Table 1 Wind speed decadal data variable description

Daily data were collected for the period 1995 through 2008. These data were converted into decadal wind speed data values that represent maximum wind speed experienced over a period of ten days. The idea was to create randomness of missing wind speed data so that issues of bias within the data are eliminated. We also considered the fact that it does not require consistence of occurrence of maximum wind speeds for the wind speed to be harnessed for wind energy generation. Table 2 shows a sample of wind speed dataset where NA implies missing or incomplete wind speed data. After wind speed data imputations and testing, stochastic time series additive model was developed and wind speed predictions made as presented subsequently in this paper.

Table 2 Sample of original maximum wind speed decadal data

Markov Chain Monte Carlo (MCMC) method

The Markov Chain Monte Carlo (MCMC) has its origin in physics as a tool for exploring equilibrium distributions of interacting molecules (Walsh 2004). However, in statistical applications, it is used to generate pseudorandom draws from multidimensional and otherwise intractable probability distributions via Markov chains. A Markov chain is a sequence of random variables in which the distribution of each element depends on the value of the previous one.

In MCMC, one constructs a Markov chain long enough for the distribution of the elements to stabilize to a common distribution. This stationary distribution is the distribution of interest. By repeatedly simulating steps of the chain, it simulates draws from the distribution of interest (Schafer 1999; Schafer 2003). In Bayesian inference, information about unknown parameters is expressed in the form of a posterior probability distribution. MCMC has been applied as a method for exploring posterior distributions in Bayesian inference.
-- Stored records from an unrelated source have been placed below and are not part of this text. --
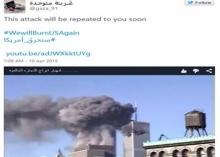 ISISเตือนสหรัฐฯขู่ก่อเหตุซ้ำรอย11ก.ย.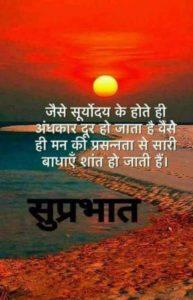 Suprabhat Suvichar Good Morning in Hindi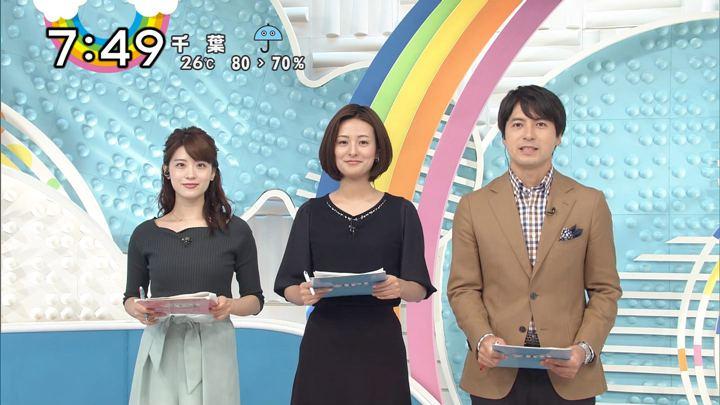 2017年09月28日郡司恭子の画像34枚目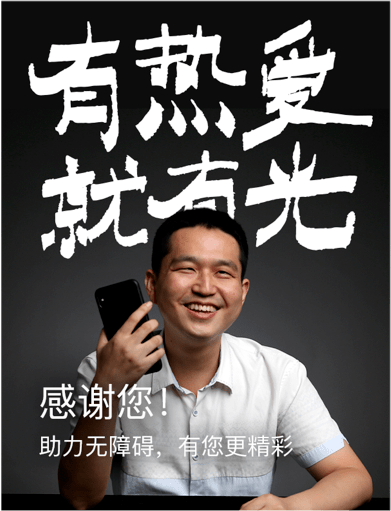 破除视障人士信息孤岛 京东国际盲人节让无障碍购物逐光而来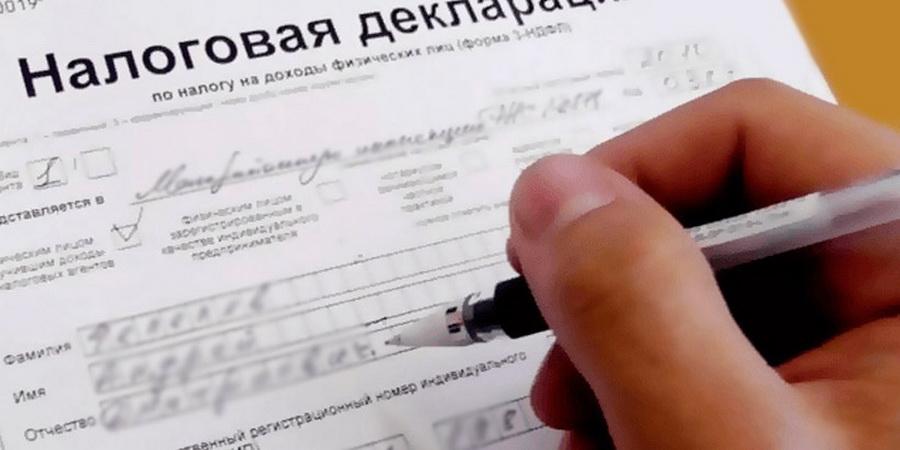 В Барановичах до конца 2018 года появится центр обслуживания налогоплательщиков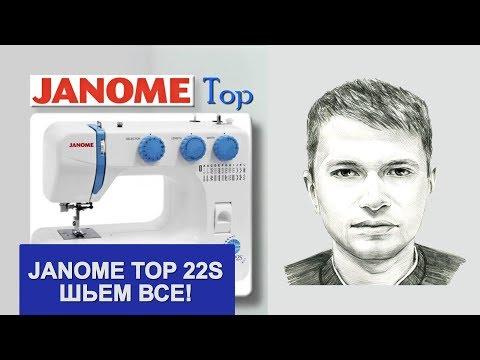 Швейная машина Janome Top 22s - шьем все! Обзор Папы Швея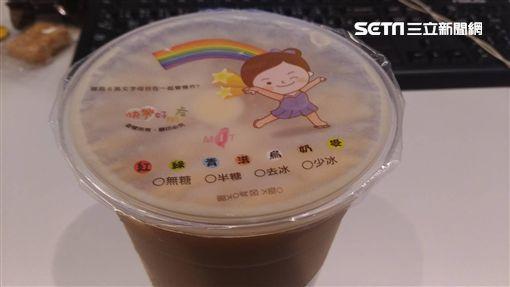 大冰奶(可用)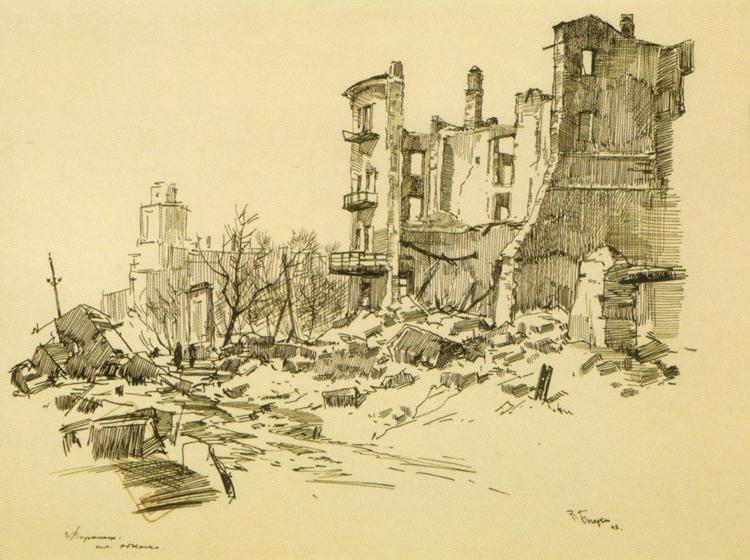 Разрушенное здание ОБКОМа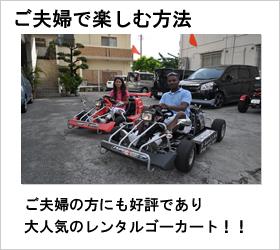 沖縄でレンタルゴーカート(X-KART)をご夫婦で楽しむ方法(レンタルカート)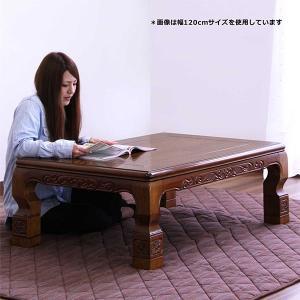 こたつ テーブルのみ 幅150cm 長方形 彫刻細工入り 和風 モダン|variefurni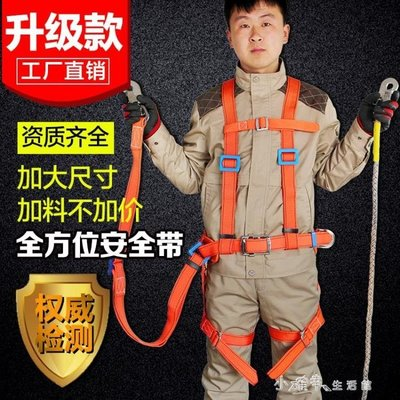 安全帶高空作業國標全身保險帶電工雙背空...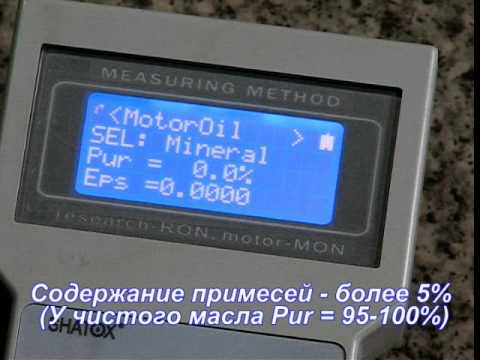 Анализатор нефтепродуктов Шатокс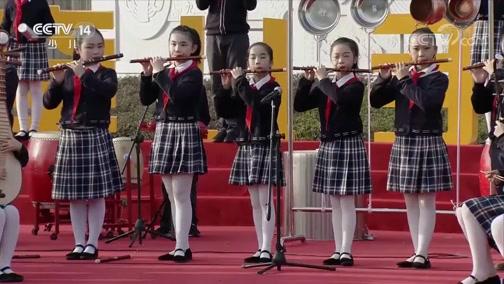 [大手牵小手]民乐合奏《花好月圆》 演奏:浙江省金华市永康市王慈溪小学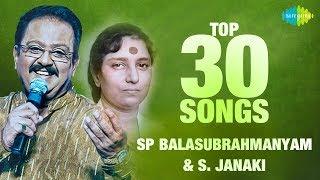 S.P. Balasubrahmanyam & S.Janaki - Top 30 Songs | Rajan-Nagendra, R.N.Jayagopal | Kannada Jukebox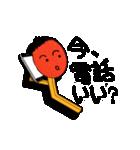 マッチくん(個別スタンプ:04)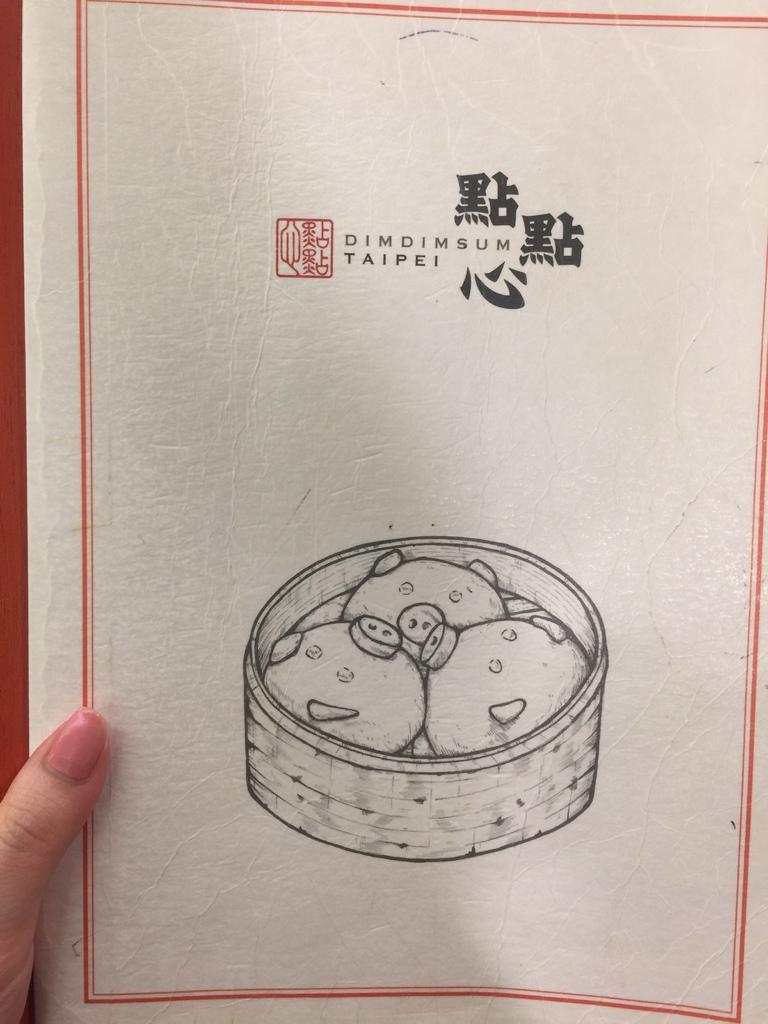 台北車站_港式_點點心 (1).JPG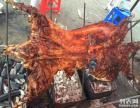 哈尔滨周末烤全羊聚会哪里好 哈尔滨附近周末烤全羊聚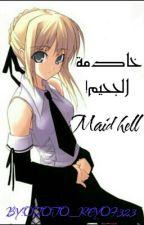خادمة الجحيم! *قيد التعديل* by rr_rawchii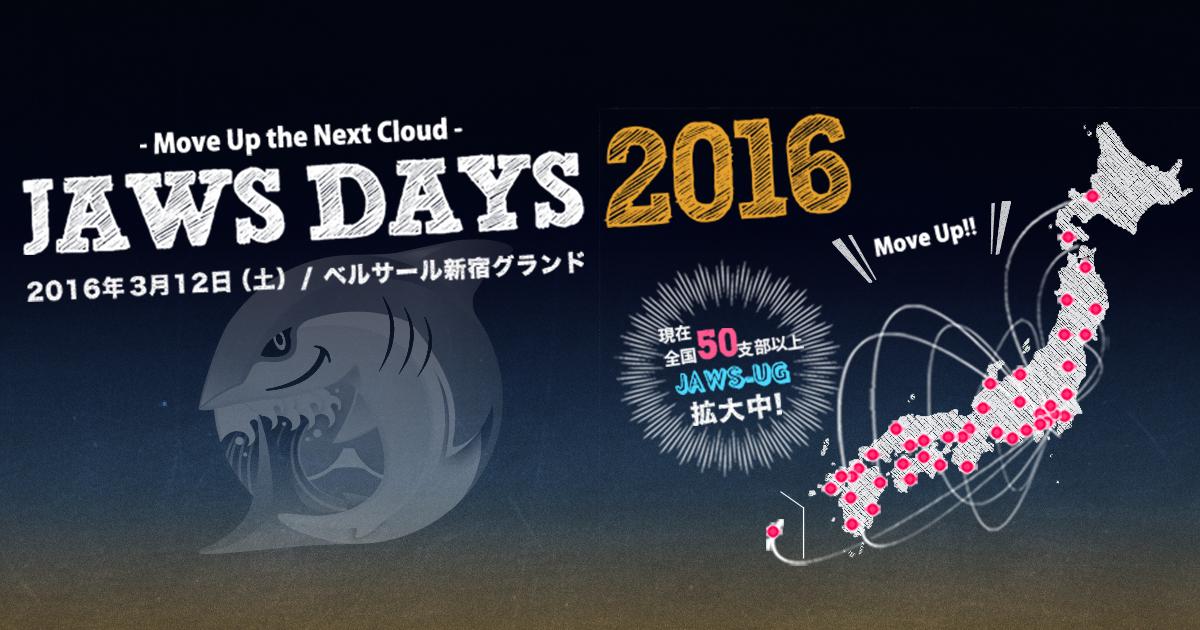 【東京】3/12 「JAWS DAYS 2016」メインサポーターとして応援します!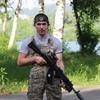 Сергей, 33, г.Осинники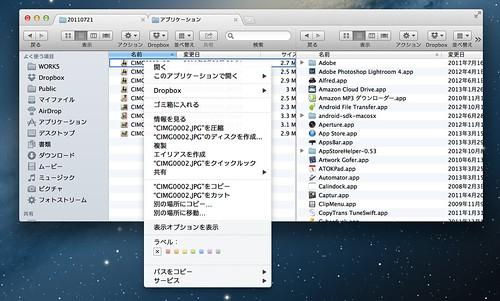スクリーンショット 2013-04-03 10.31.32
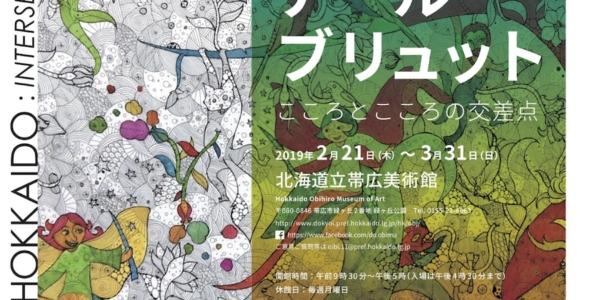北海道で創作活動を行う現代アーティストによって選考された障害のある42作家たち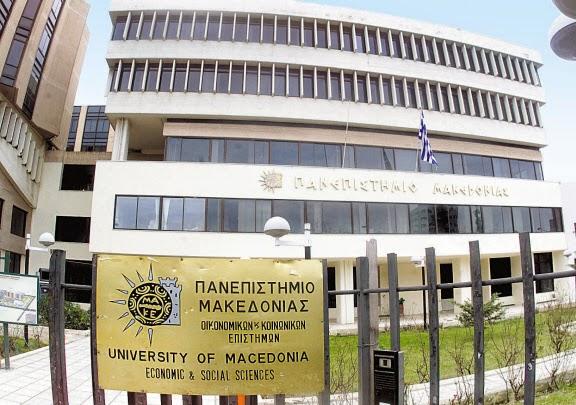 Έναρξη λειτουργίας του Προγράμματος Μεταπτυχιακών Σπουδών στις ΕΥΡΩΠΑΙΚΕΣ ΠΟΛΙΤΙΚΕΣ ΝΕΟΛΑΙΑΣ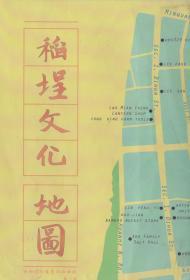 稻埕文化地图(第一版)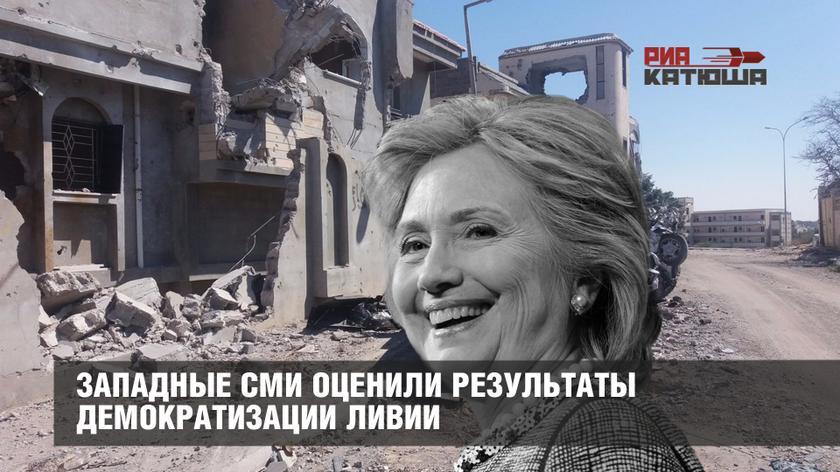 Западные СМИ оценили результ…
That is, through MCMC, one can simulate the entire joint posterior distribution of the unknown quantities and obtain simulation based estimates of posterior parameters that are of interest. Assuming that the data are from a multivariate normal distribution, data augmentation is applied to Bayesian inference with missing data by repeating the following steps:

  1. 1.

    The imputation, I-step:

    With the estimated mean vector and covariance matrix, the I-step simulates the missing values for each observation independently. That is, if you denote the variables with missing values for observation i by Y i(mis) and the variables with observed values by Y i(obs) , then the I-step draws values for Y i(mis) from a conditional distribution Y i(mis) given Y i(obs) .

  2. 2.

    The posterior, P-step:

    The P-step simulates the posterior population mean vector and covariance matrix from the complete sample estimates. These new estimates are then used in the I-step. Without prior information about the parameters, a non-informative prior is used. You can also use other informative priors. For example, a prior information about the covariance matrix may be helpful to stabilize the inference about the mean vector for a near singular covariance matrix. The two steps are iterated long enough for the results to be reliable for a multiple imputed data set (Schafer and Olsen 1998). The goal is for the convergence of the iterates to their stationary distribution and then to simulate an approximately independent draw of the missing values.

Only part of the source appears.